==== PROVIDED DATA ====

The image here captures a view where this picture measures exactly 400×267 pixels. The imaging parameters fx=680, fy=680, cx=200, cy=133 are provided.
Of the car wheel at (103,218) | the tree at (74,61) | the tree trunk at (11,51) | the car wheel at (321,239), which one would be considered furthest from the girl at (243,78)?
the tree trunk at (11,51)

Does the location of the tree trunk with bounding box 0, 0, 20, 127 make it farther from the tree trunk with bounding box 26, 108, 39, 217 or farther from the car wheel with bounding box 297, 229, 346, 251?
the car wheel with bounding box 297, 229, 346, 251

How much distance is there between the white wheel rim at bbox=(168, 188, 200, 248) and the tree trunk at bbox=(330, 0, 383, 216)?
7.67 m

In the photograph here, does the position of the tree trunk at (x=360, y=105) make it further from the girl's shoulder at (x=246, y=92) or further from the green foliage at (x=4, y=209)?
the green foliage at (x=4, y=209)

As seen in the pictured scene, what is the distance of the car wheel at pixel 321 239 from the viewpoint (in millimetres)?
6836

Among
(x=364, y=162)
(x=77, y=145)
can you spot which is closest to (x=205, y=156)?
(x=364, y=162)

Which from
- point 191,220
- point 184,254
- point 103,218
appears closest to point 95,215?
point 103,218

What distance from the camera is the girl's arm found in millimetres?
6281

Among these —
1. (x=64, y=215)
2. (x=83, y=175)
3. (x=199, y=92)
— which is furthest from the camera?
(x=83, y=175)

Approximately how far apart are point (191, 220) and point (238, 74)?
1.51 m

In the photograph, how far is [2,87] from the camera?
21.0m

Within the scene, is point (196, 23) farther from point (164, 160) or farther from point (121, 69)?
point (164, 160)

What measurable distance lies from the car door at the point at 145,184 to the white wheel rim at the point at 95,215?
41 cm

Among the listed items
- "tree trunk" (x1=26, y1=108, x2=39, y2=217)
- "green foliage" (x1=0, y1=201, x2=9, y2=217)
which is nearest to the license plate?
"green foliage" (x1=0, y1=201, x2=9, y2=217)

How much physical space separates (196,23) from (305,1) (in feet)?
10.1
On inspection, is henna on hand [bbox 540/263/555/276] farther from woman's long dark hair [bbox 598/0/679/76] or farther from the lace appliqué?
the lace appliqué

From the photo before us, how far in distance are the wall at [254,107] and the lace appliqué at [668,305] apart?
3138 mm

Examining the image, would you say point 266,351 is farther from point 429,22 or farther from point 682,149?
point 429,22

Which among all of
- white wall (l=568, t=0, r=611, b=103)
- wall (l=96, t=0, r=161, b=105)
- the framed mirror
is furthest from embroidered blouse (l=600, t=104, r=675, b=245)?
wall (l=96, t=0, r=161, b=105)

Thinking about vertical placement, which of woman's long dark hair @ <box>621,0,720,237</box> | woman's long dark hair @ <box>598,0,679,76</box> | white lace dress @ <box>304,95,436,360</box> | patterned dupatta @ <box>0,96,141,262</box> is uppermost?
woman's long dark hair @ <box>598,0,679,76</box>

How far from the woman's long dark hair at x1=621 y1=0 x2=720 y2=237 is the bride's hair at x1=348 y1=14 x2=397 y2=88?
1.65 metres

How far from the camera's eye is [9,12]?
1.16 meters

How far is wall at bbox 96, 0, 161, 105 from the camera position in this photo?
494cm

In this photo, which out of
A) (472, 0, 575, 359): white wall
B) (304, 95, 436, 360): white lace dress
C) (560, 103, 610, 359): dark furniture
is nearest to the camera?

====

#### AIM:
Copy the rows from the line with "Thinking about vertical" to the line with "1.65 metres", both included, character for character.

#### FULL ANSWER:
Thinking about vertical placement, which of woman's long dark hair @ <box>621,0,720,237</box> | woman's long dark hair @ <box>598,0,679,76</box> | white lace dress @ <box>304,95,436,360</box> | patterned dupatta @ <box>0,96,141,262</box> is uppermost?
woman's long dark hair @ <box>598,0,679,76</box>

How far from the woman's long dark hair at x1=621 y1=0 x2=720 y2=237 is the bride's hair at x1=348 y1=14 x2=397 y2=88?
1.65 metres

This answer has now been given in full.